While it might not have hit India yet, there is a whole
culture revolving around maxi scooters. But that might all change very soon as
Suzuki has brought the Burgman name to India. For the uninitiated, it is their
range of scooters that are meant for cruising on endless roads. While they can
be as big as 400-650cc, in India we have been introduced to a much smaller
125cc model called the Burgman Street. So we explore this new horizon by riding
the Burgman Street.
124cc, i-VTEC SOHC, Petrol
Dimensions (L x W x H)
1880mm x 675mm x 1140mm
90/90-12 54J Tubeless
90/100-10 54J Tubeless
Fuel Tank Capacity
Rs 68,000 (ex-showroom Delhi)
Design and Style of
Suzuki Burgman Street
Just when you think that you have seen it all, something
different like the Burgman Street arrives on the scene. This is a bulky and
broad looking scooter that can be truly called as a muscular being with
aggressive lines running through its skin. The front of the Burgman Street does
catch your eyes with its aggressive designing. The apron houses a wide LED
headlamp cluster in the middle which is flanked by turn indicators. At the top
is a windscreen that does a good job of saving you from some of the windblast,
especially when you duck in. There is a decent amount of chrome that is fit in
subtly. Additionally you can even get chrome finish for the rear view mirrors.
The 21.5L of under seat storage is plenty spacious for most helmet sizes. There
are two pockets at the front. The one on the right can easily accommodate a
small water bottle and is quite deep. The one on the left has a lid to cover it
and also has a 12V charging socket. You can get a USB option for it as an
accessory and there is enough space inside to keep large size phones.
This time around Suzuki has decided to put an all-digital
instrument cluster on their scooter and I appreciate the move. But they will have
to put a little more work on the design considering the price premium and the
competition. The display is nice and legible and shows you your speed, fuel
level, distance covered, time and even has 2 trip meters but it does not have
the most attractive design and fonts. There are two buttons below the display,
one for switching between the two trip meters and one for resetting the trip.

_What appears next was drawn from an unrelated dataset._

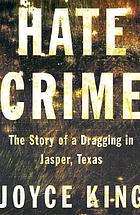 Hate crime : the story of a dragging in Jasper, Texas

While the reset button worked fine, the other button required multiple presses
to work at times. The rest of the switchgear has a nice finish but a pass-by
switch, engine kill switch and parking brake are missing from the scene. The
addition of some or all of these at the same cost would have justified the
current price. What you do get is Suzuki’s Easy Start System which is a small
convenience feature that is much appreciated.
Engine and Performance
of Suzuki Burgman Street
Powering the Burgman Street is the same 124cc air cooled,
single cylinder engine that is also seen on Suzuki's popular Access 125
scooter. Even the performance of the scooters is quite similar as the engine
has been tuned to produce the same amount of power and torque. The Burgman Street
has enough meat in the mid-range to carry itself and overtaking below 50kmph is
no problem either. If you weigh average or relatively less then you can easily
hit 75kmph from standstill in just a few seconds. Even maintaining a cruising
speed of 70kmph is no big task for this scooter. I was able to ride it at
triple digit speeds on the highway and while the scooter did not feel
completely at home at the speed, it did hold it rather well. Riding position is
also pretty comfortable with the handlebar being not too far out of reach and
the seat cushion being long and soft. The floorboard offers plenty of space
even and tall riders will like that a lot. The flexible foot position allows
for riders to perch their feet on an elevated section carved in the front
apron. This results in a position that is similar to cruiser bikes and while it
may not be of much use in the city, you will appreciate it on the highways.
We did not have enough time to test the real world mileage
of the scooter but the company claims a figure of 53kmpl. So you can get about
45kmpl on this and with a 5.6L fuel tank, you get a decent range for long
rides. While the suspension on the Burgman Street is pretty good at soaking
minor bumps and gentle speed breakers, I did feel that it could have been tuned
to provide a more plush experience, especially considering its cruising nature.
But the scooter did impress me when it came to braking. The disc brake at the
front and the drum in the rear are quick to bring you to a halt with the help
of Combined Braking System (CBS). I really liked the strong bite from the disc
brake. The tubeless tyres on the Burgman Street are also identical to the
Access. You get a 12 inches one at the front and a 10 inches wheel at the rear,
both of which provide a solid amount of grip on the road. I even had fun while
throwing this scooter into sharp corners. But the rear tyre does look a bit odd
when compared to the rest of the proportions.
It is nice to see a maxi scooter for the masses. The Burgman
Street definitely has the benefit of distinct and drawing looks at a time when
scooter designs are almost stagnating. The convenience features such as
flexible foot position, boot space, charging compartment are all great and
thoughtful additions. However, it is the price premium that might hold some
people back. People who just want a good 125cc scooter might just opt for the
Access for its lower cost and similar (if not better) performance. As was the
case with the Intruder, you pay for exclusivity with the Burgman Street and for
what you pay, you get a solid product.